Contextual factors, such as performance pressures and the legal environment, need to be considered by audit team managers, as they can affect the degree of reliance placed by audit team members on checklists and impact the translation of assessed risk into changes in the audit program. In audit settings, the use of checklists renders an additional benefit of fulfilling documentation requirements imposed by regulatory and standard-setting bodies, such as the PCAOB. The application of judgmental checklists can produce necessary evidence supporting auditors' conclusions in the areas in which appropriate documentation is currently lacking.

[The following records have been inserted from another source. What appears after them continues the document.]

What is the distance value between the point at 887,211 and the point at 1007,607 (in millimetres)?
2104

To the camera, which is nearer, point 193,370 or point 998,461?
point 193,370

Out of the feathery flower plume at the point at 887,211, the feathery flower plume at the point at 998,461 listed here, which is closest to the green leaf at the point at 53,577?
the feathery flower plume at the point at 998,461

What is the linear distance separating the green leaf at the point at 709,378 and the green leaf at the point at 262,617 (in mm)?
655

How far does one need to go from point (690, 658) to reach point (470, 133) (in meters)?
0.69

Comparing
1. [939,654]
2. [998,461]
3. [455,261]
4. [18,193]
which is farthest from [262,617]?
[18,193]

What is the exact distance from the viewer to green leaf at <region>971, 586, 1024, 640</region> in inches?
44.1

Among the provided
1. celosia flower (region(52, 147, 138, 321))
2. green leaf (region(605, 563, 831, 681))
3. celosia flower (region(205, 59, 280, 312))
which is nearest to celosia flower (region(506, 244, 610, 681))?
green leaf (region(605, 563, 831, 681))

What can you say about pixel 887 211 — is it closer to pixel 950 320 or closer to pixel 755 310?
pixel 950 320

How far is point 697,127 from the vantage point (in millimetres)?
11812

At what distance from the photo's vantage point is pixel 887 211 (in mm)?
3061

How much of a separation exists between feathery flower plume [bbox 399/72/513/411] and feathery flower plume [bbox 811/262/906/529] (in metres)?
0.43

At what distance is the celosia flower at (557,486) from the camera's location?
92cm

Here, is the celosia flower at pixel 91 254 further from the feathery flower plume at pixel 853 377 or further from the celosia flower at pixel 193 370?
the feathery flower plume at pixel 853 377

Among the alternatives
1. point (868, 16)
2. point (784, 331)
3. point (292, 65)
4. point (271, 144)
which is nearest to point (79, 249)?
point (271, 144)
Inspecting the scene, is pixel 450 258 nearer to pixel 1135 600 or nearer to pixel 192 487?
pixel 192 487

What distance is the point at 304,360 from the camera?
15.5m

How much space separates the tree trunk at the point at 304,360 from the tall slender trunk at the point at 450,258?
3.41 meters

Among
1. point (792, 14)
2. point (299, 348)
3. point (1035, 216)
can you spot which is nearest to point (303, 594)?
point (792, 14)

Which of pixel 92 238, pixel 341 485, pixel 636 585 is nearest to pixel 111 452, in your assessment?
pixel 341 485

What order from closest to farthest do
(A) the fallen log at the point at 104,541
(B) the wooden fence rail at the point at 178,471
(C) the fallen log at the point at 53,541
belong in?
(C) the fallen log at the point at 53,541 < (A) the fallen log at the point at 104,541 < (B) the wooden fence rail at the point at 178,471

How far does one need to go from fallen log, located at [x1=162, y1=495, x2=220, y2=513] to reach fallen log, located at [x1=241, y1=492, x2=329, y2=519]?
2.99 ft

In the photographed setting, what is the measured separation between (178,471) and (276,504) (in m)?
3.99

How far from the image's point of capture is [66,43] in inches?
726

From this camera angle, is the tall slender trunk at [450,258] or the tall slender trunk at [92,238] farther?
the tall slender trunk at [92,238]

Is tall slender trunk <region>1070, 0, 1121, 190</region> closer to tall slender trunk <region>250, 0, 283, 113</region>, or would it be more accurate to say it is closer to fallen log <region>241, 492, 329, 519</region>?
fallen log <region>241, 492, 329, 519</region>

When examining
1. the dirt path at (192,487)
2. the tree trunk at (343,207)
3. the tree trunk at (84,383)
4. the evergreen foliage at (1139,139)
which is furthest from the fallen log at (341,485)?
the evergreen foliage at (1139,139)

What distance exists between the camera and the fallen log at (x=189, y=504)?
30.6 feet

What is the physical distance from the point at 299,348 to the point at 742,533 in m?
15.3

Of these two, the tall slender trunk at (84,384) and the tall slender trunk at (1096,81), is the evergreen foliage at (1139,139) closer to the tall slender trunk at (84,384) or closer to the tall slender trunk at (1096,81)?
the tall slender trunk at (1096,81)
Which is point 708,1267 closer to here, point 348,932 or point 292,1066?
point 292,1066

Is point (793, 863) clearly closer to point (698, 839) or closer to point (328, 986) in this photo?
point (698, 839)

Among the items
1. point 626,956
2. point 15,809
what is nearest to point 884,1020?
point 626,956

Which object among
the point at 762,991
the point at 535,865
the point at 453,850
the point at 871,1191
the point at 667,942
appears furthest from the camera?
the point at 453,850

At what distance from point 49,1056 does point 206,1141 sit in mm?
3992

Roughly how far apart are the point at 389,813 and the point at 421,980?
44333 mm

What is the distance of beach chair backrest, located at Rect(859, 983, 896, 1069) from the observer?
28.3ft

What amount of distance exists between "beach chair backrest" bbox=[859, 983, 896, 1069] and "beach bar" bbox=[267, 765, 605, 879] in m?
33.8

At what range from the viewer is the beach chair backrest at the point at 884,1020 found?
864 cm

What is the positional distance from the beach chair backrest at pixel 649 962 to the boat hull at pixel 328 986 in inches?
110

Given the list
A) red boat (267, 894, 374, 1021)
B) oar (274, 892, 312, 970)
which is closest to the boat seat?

For example, red flag checklists can be useful for documenting the estimate of risk of material misstatement because of fraud, while checklists designed for fair value auditing (e.g., PwC 2011; Deloitte 2012) can improve the documentation in that area.

Many important questions related to the use of audit checklists remain unexplored and open for future research. Cowperthwaite (2012) asserts that customization may mitigate some of the weaknesses of generic red flag checklists while retaining some of their benefits; however, such customization has not been researched in audit settings and raises several questions.¹³ If the engagement team is qualified to modify the checklist (and is allowed by their firm to do so), then why would they not be able to make good use of the standard checklist? Will audit teams take the time needed to modify checklists appropriately? If the engagement team modifies the checklist, might they make it worse, not better? These questions suggest that much useful research could be conducted in this area. Gawande (2009, 120) asserts that a good checklist must possess two qualities—it should be short and precise. However, among the many studies discussed in this commentary, only Bell and Carcello (2000) and Boatsman et al. (1997) address the issue to some extent, reflecting on the theoretical and practical aspects of cues' diagnosticity. Clear criteria for the precision and inclusion/exclusion of questions in an audit checklist are yet to be developed. Another area for research is the communication-enhancing role of checklists—both the communication between different types of specialists and between supervisors and subordinates (Gawande 2009, 67, 103; KPMG 2011). Evidence needs to be obtained on what role checklists can play in integrating the diverse personnel involved in the audit process.